> _ENTRIES SHOWN_:

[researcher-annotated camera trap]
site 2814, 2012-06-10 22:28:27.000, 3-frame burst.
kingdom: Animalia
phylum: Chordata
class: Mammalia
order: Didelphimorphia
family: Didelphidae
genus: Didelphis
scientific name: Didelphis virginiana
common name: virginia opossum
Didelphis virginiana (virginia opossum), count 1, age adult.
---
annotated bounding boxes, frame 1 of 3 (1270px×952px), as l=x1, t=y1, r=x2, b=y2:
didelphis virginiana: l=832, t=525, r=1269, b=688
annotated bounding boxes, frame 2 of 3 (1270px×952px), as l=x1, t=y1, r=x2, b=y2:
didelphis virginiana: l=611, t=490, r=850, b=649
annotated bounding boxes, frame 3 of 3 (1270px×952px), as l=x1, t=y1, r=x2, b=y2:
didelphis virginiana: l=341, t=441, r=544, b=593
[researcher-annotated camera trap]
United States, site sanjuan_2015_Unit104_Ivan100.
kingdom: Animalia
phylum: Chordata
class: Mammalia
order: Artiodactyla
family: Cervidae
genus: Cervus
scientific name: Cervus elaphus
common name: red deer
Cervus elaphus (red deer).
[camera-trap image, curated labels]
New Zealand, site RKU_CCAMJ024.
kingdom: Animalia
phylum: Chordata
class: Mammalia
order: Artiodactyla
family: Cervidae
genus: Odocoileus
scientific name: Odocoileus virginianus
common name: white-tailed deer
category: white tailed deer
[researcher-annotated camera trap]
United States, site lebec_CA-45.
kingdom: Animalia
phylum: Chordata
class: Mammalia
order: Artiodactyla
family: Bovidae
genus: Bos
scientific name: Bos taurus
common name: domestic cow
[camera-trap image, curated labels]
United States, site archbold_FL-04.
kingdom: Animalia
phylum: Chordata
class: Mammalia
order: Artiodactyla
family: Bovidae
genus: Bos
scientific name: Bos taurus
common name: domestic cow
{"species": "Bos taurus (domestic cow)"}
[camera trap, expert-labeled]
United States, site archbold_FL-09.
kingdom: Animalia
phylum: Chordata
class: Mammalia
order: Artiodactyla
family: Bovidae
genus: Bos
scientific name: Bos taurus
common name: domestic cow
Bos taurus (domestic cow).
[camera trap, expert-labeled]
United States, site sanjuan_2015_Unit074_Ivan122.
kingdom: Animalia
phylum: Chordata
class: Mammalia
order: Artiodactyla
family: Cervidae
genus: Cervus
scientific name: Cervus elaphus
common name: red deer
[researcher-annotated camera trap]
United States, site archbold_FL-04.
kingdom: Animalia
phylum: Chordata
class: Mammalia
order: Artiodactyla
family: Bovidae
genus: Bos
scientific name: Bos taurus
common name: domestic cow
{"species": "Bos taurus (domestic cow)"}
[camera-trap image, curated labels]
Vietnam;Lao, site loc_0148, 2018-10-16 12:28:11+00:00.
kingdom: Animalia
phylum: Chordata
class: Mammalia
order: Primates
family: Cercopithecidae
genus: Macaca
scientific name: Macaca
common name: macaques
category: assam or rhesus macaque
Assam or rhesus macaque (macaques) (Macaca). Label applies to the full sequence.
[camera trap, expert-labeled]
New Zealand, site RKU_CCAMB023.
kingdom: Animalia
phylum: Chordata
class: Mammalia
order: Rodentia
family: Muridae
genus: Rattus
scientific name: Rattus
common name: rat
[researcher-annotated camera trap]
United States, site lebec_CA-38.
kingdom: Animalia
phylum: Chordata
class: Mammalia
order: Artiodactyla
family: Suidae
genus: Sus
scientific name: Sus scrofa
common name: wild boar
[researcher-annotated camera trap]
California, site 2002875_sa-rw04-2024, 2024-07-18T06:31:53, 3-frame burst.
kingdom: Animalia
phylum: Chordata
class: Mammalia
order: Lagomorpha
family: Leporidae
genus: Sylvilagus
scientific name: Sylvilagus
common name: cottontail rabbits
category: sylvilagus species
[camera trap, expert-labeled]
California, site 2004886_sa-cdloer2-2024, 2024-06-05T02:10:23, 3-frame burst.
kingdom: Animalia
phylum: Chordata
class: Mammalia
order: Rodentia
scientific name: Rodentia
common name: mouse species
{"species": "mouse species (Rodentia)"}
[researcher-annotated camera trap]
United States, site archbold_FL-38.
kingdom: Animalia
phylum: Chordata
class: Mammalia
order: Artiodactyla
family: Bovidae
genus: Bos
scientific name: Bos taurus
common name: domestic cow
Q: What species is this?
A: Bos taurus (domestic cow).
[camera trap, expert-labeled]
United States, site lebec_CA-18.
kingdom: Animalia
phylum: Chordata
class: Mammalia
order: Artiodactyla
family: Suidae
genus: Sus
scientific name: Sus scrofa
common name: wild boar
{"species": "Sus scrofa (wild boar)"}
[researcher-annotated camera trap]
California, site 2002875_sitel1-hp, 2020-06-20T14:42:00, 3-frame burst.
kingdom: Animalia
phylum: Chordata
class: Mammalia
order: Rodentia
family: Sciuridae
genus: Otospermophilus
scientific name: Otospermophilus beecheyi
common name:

> _WORK INSTRUCTION_: Every record must appear in the answer exactly as it appears above.

> _ANSWER TO THIS TASK_:
[researcher-annotated camera trap]
site 2814, 2012-06-10 22:28:27.000, 3-frame burst.
kingdom: Animalia
phylum: Chordata
class: Mammalia
order: Didelphimorphia
family: Didelphidae
genus: Didelphis
scientific name: Didelphis virginiana
common name: virginia opossum
Didelphis virginiana (virginia opossum), count 1, age adult.
---
annotated bounding boxes, frame 1 of 3 (1270px×952px), as l=x1, t=y1, r=x2, b=y2:
didelphis virginiana: l=832, t=525, r=1269, b=688
annotated bounding boxes, frame 2 of 3 (1270px×952px), as l=x1, t=y1, r=x2, b=y2:
didelphis virginiana: l=611, t=490, r=850, b=649
annotated bounding boxes, frame 3 of 3 (1270px×952px), as l=x1, t=y1, r=x2, b=y2:
didelphis virginiana: l=341, t=441, r=544, b=593
[researcher-annotated camera trap]
United States, site sanjuan_2015_Unit104_Ivan100.
kingdom: Animalia
phylum: Chordata
class: Mammalia
order: Artiodactyla
family: Cervidae
genus: Cervus
scientific name: Cervus elaphus
common name: red deer
Cervus elaphus (red deer).
[camera-trap image, curated labels]
New Zealand, site RKU_CCAMJ024.
kingdom: Animalia
phylum: Chordata
class: Mammalia
order: Artiodactyla
family: Cervidae
genus: Odocoileus
scientific name: Odocoileus virginianus
common name: white-tailed deer
category: white tailed deer
[researcher-annotated camera trap]
United States, site lebec_CA-45.
kingdom: Animalia
phylum: Chordata
class: Mammalia
order: Artiodactyla
family: Bovidae
genus: Bos
scientific name: Bos taurus
common name: domestic cow
[camera-trap image, curated labels]
United States, site archbold_FL-04.
kingdom: Animalia
phylum: Chordata
class: Mammalia
order: Artiodactyla
family: Bovidae
genus: Bos
scientific name: Bos taurus
common name: domestic cow
{"species": "Bos taurus (domestic cow)"}
[camera trap, expert-labeled]
United States, site archbold_FL-09.
kingdom: Animalia
phylum: Chordata
class: Mammalia
order: Artiodactyla
family: Bovidae
genus: Bos
scientific name: Bos taurus
common name: domestic cow
Bos taurus (domestic cow).
[camera trap, expert-labeled]
United States, site sanjuan_2015_Unit074_Ivan122.
kingdom: Animalia
phylum: Chordata
class: Mammalia
order: Artiodactyla
family: Cervidae
genus: Cervus
scientific name: Cervus elaphus
common name: red deer
[researcher-annotated camera trap]
United States, site archbold_FL-04.
kingdom: Animalia
phylum: Chordata
class: Mammalia
order: Artiodactyla
family: Bovidae
genus: Bos
scientific name: Bos taurus
common name: domestic cow
{"species": "Bos taurus (domestic cow)"}
[camera-trap image, curated labels]
Vietnam;Lao, site loc_0148, 2018-10-16 12:28:11+00:00.
kingdom: Animalia
phylum: Chordata
class: Mammalia
order: Primates
family: Cercopithecidae
genus: Macaca
scientific name: Macaca
common name: macaques
category: assam or rhesus macaque
Assam or rhesus macaque (macaques) (Macaca). Label applies to the full sequence.
[camera trap, expert-labeled]
New Zealand, site RKU_CCAMB023.
kingdom: Animalia
phylum: Chordata
class: Mammalia
order: Rodentia
family: Muridae
genus: Rattus
scientific name: Rattus
common name: rat
[researcher-annotated camera trap]
United States, site lebec_CA-38.
kingdom: Animalia
phylum: Chordata
class: Mammalia
order: Artiodactyla
family: Suidae
genus: Sus
scientific name: Sus scrofa
common name: wild boar
[researcher-annotated camera trap]
California, site 2002875_sa-rw04-2024, 2024-07-18T06:31:53, 3-frame burst.
kingdom: Animalia
phylum: Chordata
class: Mammalia
order: Lagomorpha
family: Leporidae
genus: Sylvilagus
scientific name: Sylvilagus
common name: cottontail rabbits
category: sylvilagus species
[camera trap, expert-labeled]
California, site 2004886_sa-cdloer2-2024, 2024-06-05T02:10:23, 3-frame burst.
kingdom: Animalia
phylum: Chordata
class: Mammalia
order: Rodentia
scientific name: Rodentia
common name: mouse species
{"species": "mouse species (Rodentia)"}
[researcher-annotated camera trap]
United States, site archbold_FL-38.
kingdom: Animalia
phylum: Chordata
class: Mammalia
order: Artiodactyla
family: Bovidae
genus: Bos
scientific name: Bos taurus
common name: domestic cow
Q: What species is this?
A: Bos taurus (domestic cow).
[camera trap, expert-labeled]
United States, site lebec_CA-18.
kingdom: Animalia
phylum: Chordata
class: Mammalia
order: Artiodactyla
family: Suidae
genus: Sus
scientific name: Sus scrofa
common name: wild boar
{"species": "Sus scrofa (wild boar)"}
[researcher-annotated camera trap]
California, site 2002875_sitel1-hp, 2020-06-20T14:42:00, 3-frame burst.
kingdom: Animalia
phylum: Chordata
class: Mammalia
order: Rodentia
family: Sciuridae
genus: Otospermophilus
scientific name: Otospermophilus beecheyi
common name:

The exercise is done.